-- BEGIN TEXT SECTION --
But the thick, high-register voice of Saddam Hussein was
unmistakable. In audio recordings made years ago and played 10 days
after his hanging, Mr. Hussein was heard justifying the use of chemical
weapons against the Iraqi Kurds in the late 1980s, predicting they would
kill "thousands" and saying he alone among Iraq's leaders had the
authority to order chemical attacks.
In the history of prosecutions against some of the last century's
grimmest men, there can rarely have been a moment that so starkly caught
a despot's unpitying nature. On one recording, Mr. Hussein presses the
merits of chemical weapons on Izzat Ibrahim al-Douri, his
vice-president, and now, the Americans believe, the fugitive leader of
the Sunni insurgency that has tied down thousands of American troops.
Mr. Douri, a notorious hard-liner, asks whether chemical attacks will
be effective against civilian populations, and suggests that they might
stir an international outcry.
"Yes, they're very effective if people don't wear masks," Mr. Hussein
replies.
"You mean they will kill thousands?" Mr. Douri asks.
"Yes, they will kill thousands," Mr. Hussein says.
Before he was hanged Dec. 30 for offenses in another case, Mr.
-- END TEXT SECTION --
• _TASK INSTRUCTIONS_
1. From the news excerpt, list the three things Hussein was heard doing in the audio recordings.
2. Please explain, in one to three sentences, why the news excerpt singles out the recorded exchange as a rare moment in prosecutions of the last century's grimmest men.
3. What position did Izzat Ibrahim al-Douri hold under Hussein, according to the news excerpt?
-- BEGIN DATA LINES --
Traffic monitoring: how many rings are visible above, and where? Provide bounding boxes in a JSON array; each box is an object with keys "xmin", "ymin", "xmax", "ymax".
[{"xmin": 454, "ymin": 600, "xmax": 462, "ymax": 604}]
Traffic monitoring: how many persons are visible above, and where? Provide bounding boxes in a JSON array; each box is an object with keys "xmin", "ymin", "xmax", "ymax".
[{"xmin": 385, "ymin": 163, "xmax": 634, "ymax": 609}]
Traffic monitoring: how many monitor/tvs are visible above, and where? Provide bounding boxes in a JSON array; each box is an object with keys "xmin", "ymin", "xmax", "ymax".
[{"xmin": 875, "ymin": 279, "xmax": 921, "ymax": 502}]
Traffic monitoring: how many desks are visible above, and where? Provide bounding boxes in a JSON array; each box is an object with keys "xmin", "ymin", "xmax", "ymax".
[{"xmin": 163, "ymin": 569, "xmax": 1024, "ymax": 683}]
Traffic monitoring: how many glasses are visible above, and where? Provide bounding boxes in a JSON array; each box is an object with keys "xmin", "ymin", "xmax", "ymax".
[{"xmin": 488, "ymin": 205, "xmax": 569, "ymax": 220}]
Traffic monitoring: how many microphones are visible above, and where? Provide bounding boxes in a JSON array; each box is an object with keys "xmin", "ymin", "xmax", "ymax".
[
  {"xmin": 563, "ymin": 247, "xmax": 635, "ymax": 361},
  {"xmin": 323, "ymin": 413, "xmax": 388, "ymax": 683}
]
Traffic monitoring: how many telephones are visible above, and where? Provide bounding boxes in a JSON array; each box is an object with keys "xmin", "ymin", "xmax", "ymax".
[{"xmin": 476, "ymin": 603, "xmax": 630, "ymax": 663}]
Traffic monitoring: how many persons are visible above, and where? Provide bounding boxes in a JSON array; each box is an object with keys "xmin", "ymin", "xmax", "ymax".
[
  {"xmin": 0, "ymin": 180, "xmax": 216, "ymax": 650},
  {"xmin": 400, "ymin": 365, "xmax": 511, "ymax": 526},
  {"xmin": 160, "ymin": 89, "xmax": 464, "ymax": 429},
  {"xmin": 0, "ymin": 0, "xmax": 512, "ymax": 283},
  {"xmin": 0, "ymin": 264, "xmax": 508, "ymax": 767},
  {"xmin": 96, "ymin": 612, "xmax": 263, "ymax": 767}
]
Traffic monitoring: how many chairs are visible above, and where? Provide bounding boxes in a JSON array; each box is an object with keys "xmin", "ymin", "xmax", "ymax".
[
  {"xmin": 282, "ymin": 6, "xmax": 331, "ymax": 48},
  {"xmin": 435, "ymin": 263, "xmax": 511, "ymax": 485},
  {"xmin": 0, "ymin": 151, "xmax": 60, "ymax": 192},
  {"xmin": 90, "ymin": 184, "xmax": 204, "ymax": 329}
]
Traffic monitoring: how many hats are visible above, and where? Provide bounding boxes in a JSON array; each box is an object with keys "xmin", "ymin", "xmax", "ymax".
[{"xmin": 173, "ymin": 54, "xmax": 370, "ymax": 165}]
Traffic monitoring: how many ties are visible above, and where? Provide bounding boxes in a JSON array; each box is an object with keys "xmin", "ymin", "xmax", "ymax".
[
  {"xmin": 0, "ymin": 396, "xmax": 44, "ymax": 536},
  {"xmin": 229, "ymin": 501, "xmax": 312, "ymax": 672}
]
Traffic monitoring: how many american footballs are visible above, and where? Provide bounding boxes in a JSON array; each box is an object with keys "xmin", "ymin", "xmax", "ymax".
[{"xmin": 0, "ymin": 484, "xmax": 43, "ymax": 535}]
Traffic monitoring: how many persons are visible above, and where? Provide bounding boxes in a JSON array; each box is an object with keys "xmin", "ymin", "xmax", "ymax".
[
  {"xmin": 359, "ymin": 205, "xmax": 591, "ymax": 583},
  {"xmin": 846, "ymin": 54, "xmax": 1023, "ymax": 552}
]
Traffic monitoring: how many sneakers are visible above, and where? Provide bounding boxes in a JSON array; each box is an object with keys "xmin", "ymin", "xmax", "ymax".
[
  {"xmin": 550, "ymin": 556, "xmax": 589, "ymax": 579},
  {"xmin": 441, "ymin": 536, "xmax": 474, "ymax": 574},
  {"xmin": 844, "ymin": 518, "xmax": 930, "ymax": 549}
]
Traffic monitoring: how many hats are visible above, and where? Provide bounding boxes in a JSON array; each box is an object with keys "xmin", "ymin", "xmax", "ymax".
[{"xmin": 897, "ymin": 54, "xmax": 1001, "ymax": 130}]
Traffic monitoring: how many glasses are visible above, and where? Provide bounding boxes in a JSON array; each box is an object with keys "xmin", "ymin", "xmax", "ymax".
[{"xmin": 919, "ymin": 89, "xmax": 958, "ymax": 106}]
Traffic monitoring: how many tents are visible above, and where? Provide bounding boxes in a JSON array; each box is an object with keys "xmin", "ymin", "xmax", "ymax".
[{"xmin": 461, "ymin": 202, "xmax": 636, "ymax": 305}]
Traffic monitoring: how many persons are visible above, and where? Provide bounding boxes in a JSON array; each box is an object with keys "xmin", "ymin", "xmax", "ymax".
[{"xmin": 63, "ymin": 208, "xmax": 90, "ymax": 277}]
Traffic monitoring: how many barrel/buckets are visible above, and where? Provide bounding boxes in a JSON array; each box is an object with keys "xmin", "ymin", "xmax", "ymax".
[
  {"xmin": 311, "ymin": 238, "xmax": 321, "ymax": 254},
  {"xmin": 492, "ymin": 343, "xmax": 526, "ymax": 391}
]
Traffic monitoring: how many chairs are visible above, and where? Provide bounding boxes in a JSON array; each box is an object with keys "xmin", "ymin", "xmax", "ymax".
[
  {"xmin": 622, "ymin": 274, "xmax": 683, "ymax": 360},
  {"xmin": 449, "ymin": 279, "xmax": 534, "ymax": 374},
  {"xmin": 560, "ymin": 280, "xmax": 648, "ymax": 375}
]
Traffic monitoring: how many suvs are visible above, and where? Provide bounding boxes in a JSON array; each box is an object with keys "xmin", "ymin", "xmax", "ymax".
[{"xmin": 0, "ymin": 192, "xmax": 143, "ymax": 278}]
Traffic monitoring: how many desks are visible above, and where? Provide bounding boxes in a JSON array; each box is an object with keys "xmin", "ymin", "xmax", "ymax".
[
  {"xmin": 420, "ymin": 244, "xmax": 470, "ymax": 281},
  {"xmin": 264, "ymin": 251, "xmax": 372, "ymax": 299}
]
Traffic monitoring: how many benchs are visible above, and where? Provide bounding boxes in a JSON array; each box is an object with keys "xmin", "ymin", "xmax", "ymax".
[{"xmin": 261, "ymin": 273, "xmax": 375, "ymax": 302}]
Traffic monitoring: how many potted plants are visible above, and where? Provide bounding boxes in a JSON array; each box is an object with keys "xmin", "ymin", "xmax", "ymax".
-- END DATA LINES --
• _TASK-BY-TASK OUTPUTS_
1.
- Justifying the use of chemical weapons against the Iraqi Kurds in the late 1980s
- Predicting the weapons would kill "thousands"
- Saying he alone among Iraq's leaders had the authority to order chemical attacks

2. The news excerpt says there can rarely have been a moment that so starkly caught a despot's unpitying nature. When Douri asked whether the attacks would kill thousands, Hussein answered, "Yes, they will kill thousands."

3. He was Hussein's vice-president.